EXTRACT TO READ

—————

The player to the dealer's left starts the trick by playing any card from their hand. Play continues in clockwise order until 4 cards are in the middle pile. Each card played must be of the same suit as the lead card.
The trick is taken by whoever played the highest card with the same suit as the lead card. This is known as "winning a trick".
The trick-taker is awarded points according to these rules: the Jack is worth 3 points, 9 is worth 2 points, and Ace and 10 are worth 1 point each. Other cards are not counted. For example, if there is 1 Jack in the pile, 2 Aces, and a 7, then the trick-taker is awarded 5 points.
The trick winner starts the next trick.
As soon as a player cannot play a card with the same suit as the lead card, then the trump suit must be declared immediately. After that, the player who could not follow the lead card can play any other card in their hand. Even after trump is declared, players must always play a card from the lead suit unless they cannot because they do not have one.

—————

WORK ORDER 1
Decide whether each statement agrees with the card game rules, answering yes or no and quoting the deciding words of the text: (a) The player to the dealer's left begins the trick. (b) A 7 in the pile earns the trick-taker 1 point. (c) Once trump is declared, players may play any card regardless of the lead suit.
WORK ORDER 2
Reproduce the card game rules between "The trick-taker is awarded points" and "not have one.", inclusive.

—————

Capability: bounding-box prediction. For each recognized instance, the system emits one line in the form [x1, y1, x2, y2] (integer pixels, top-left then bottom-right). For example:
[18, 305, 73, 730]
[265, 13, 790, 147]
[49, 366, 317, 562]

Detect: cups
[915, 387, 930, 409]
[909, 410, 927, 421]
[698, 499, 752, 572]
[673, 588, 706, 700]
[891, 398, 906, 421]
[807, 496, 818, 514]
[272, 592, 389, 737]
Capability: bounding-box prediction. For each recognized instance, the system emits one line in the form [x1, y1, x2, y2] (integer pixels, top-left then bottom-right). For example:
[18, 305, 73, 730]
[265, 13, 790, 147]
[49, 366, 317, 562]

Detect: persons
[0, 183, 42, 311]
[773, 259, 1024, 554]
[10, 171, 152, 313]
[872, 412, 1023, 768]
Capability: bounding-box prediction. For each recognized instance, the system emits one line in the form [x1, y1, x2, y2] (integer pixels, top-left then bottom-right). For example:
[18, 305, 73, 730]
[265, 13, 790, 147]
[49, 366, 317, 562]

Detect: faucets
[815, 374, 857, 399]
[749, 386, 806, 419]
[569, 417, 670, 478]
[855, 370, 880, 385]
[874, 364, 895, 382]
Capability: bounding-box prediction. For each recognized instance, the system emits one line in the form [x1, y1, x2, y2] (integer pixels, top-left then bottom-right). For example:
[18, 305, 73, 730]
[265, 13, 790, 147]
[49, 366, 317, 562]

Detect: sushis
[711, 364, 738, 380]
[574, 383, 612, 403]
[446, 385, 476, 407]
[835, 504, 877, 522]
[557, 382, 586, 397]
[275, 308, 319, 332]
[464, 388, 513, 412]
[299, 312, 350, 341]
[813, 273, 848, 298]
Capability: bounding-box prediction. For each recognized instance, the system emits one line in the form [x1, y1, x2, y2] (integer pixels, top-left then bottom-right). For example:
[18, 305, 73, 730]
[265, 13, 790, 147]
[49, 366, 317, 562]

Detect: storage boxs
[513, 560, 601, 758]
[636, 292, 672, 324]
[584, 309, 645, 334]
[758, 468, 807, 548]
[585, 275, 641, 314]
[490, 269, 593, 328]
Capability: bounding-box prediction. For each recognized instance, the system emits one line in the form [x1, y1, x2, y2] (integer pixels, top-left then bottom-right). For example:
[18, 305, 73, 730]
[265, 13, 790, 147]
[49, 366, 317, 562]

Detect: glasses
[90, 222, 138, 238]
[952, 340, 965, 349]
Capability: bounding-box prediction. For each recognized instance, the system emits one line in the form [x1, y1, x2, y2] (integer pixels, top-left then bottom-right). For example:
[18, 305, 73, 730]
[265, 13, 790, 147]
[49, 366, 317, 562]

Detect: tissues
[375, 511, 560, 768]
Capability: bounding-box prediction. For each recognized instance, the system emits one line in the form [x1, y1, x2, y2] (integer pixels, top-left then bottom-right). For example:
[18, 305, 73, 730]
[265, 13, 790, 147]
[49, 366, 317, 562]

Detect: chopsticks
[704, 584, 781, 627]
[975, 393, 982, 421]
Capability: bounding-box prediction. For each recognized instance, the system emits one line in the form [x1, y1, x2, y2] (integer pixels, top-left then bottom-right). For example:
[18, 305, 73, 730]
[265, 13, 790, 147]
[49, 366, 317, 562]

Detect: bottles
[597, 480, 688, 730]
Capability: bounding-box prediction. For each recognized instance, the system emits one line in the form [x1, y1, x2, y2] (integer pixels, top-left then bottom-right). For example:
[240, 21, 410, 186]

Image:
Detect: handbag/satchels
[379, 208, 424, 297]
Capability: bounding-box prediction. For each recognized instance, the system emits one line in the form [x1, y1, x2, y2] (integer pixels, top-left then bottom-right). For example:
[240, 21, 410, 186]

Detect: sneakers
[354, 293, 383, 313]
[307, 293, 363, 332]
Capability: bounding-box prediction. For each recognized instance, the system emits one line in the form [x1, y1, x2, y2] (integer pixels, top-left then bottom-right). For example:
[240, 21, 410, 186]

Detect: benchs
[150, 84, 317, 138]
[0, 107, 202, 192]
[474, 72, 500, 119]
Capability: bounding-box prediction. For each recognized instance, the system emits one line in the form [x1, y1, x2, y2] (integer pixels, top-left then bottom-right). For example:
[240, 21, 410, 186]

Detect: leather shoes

—————

REPLY 1
(a) Yes: "The player to the dealer's left starts the trick by playing any card from their hand."
(b) No: "Other cards are not counted."
(c) No: "Even after trump is declared, players must always play a card from the lead suit unless they cannot because they do not have one."

REPLY 2
The trick-taker is awarded points according to these rules: the Jack is worth 3 points, 9 is worth 2 points, and Ace and 10 are worth 1 point each. Other cards are not counted. For example, if there is 1 Jack in the pile, 2 Aces, and a 7, then the trick-taker is awarded 5 points.
The trick winner starts the next trick.
As soon as a player cannot play a card with the same suit as the lead card, then the trump suit must be declared immediately. After that, the player who could not follow the lead card can play any other card in their hand. Even after trump is declared, players must always play a card from the lead suit unless they cannot because they do not have one.